Most of us live in a rented apartment, town home, or home at one point or another, where we must adapt to living by landlord standards. As a renter, you have less freedom to change up the look of your home, and any form of decoration must be done without sustaining any damage. Do you live in a rental and hope to spruce up your walls with some wall art? Here are some tips to ensuring that your walls stay damage free in the process.
Use removable adhesive.
Fortunately for renters, many varieties of removable adhesive are available that allow you to “hang” artwork on your walls without risking creating holes or tearing off paint. Some removable adhesive comes in the form of a stick of adhesive putty that you tear off as you need it. For hanging heavier pieces of artwork and anything with a frame, you’ll need double-sided tape, or wall strips that incorporate velcro for removable hanging. Note that you can do more than hang artwork with removable adhesives; you can also attach lightweight hooks to your wall.
Use a hair dryer for residue.
Most removable adhesives will pull away from your wall without leaving residue, but there is always the risk of some residue being left behind as you take down your wall decor. In these situations, hold a hair dryer over the problem area for about 30 seconds to heat and melt the adhesive. Then, use a damp washcloth to gently rub away the adhesive until it is gone completely.
Try removable wallpaper.
Did you know that many wallpaper manufacturers are now creating self-adhesive, removable varieties of wallpaper, specially made for renters? This trend in wallpaper is fortunately on the rise, meaning more and more attractive wallpaper designs are becoming available to renters. Some companies even allow you to design your own peel and stick wallpaper for purchase.
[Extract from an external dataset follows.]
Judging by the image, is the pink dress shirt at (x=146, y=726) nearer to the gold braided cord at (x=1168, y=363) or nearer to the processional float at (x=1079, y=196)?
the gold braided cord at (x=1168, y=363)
Make up for plain walls with fun decor.
You might not be able to paint the walls in your rental, but that doesn’t mean that you can’t introduce color in other ways. Consider framing large pieces of decorative wallpaper for hanging, or painting your furniture for unexpected touches of color. Textiles, an accent rug, a well-stocked bookshelf—you have a variety of techniques at your disposal that will more than make up for plain white walls.
Spackle as needed.
It’s always a good idea to be prepared just in case you do find holes or torn-off paint while examining your walls. Spackling is usually just a matter of sanding down the problem area, applying a thin coat of spackling paste with a wall knife, and sanding once more once the paste has dried.